I need to hear some success stories as so far the long wait has not been worth it
For me therapy with psychologists hasn’t worked. Now I’m in a group therapy and for me it works better.
Therapy works great for me. I now can manage facing all of my triggers without having a panic response.
Therapy didn’t work for me. It is just a bad fit for some people
It all feels too little too late.
I feel bad taking their time as it’s clearly not having the desired impact that therapy is supposed to have.
Nope… Mindfulness and buddhist philosophy helped far better my anxiety than CBT, but not that good for my negatives.
Well, I did so well in therapy that my therapist said I didn’t have to go anymore. It helped a lot, especially for my anxiety and stress; taking away those stressful triggers made my symptoms decline. And this was all in like a year and a couple of months. I always suggest taking therapy along with medication because of how effective they can be.

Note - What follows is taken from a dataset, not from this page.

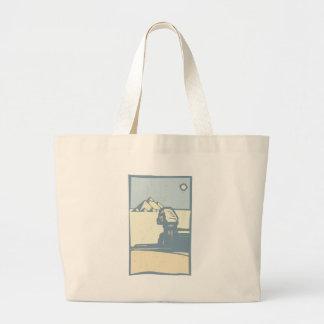 Esfinge egipcia bolsa tela grande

It’s never done anything for me but I still go.
I got my story down lol in therapy. I finally let go of the past things that were hanging me up. I took responsibility for me life and stopped blaming people for sz. Now I’m learning to live following the way and taking responsibility for that. I want to be able to not be limited by fear and to accomplish more. Its trust in G_D that matters. lol. And not trust in self.
Therapy helps me to make the right decisions. It doesn’t really help with psychosis but it also helps me spot when I’m depressed
I need four more new therapists just to help me figure out what my current therapist is talking about.

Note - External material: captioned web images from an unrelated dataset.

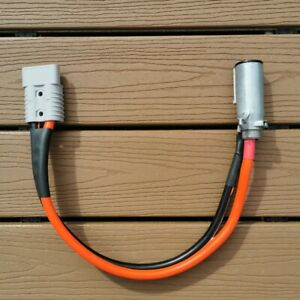 Piper Plug with Wire Lead and 175 Amp Connector (Grey by default, can be Red)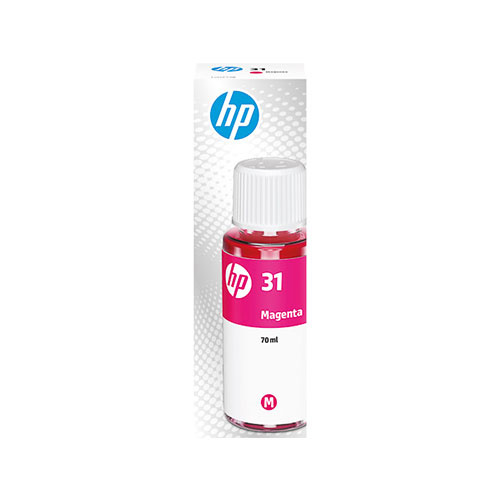 HP HP 31 (1VU27AE) ink magenta 8000 pages (original)
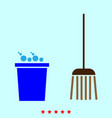 bucket and broom set it is color icon vector image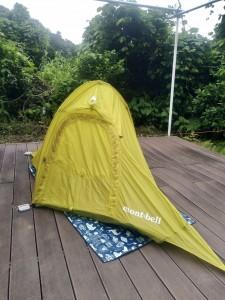 山にも持って行ける総重量500gのテント!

I won’t go to therapy. Why did it seem like those people are idiots?
I saw the same therapist for about 5 years, the only thing I can remember that she said that helped me was when she told me she liked me.
Damn, she was fine though.
I find that having a therapist isn’t as nice as psychosocial rehabilitation which is more hands on and group oriented.
My arm.
Therapy has helped me in my past with depression and anger. I no longer do therapy because the last therapist I saw left her job after we built a re-pore with each other after 7 years of therapy. I would consider doing therapy again in the future If I felt that I needed it. My therapist helped me with a lot. SSDI, public housing, food stamps, medicaid; I wouldn’t be where I’m at today if it wasn’t for her help.
Therapy mainly depends on having a therapist u feel comfortable to confide in.
No thearapy hasn’t really worked it doesn’t get rid of symptoms group therapy is good I use to go to healthy eating group at mental health centre but they don’t run that any more
Think ive done all my Therapy. Spent a year in a Theraputic Community called the Henderson, in Sutton near london.
Now closed - but was setup for those with personality disorders. No medications were allowed either - not even paracetamol. Learnt alot there- we had Shrinks from the home office to assess us.
Shame it was the wrong diagonsis i had lol. I was a right loon in there, being an un-diagnosed Sz -with no access to Aps.
I always knew PD was the wrong diagnosis for me anyway.
Yes,i loved my second therapist. but my frist therapist, no good results.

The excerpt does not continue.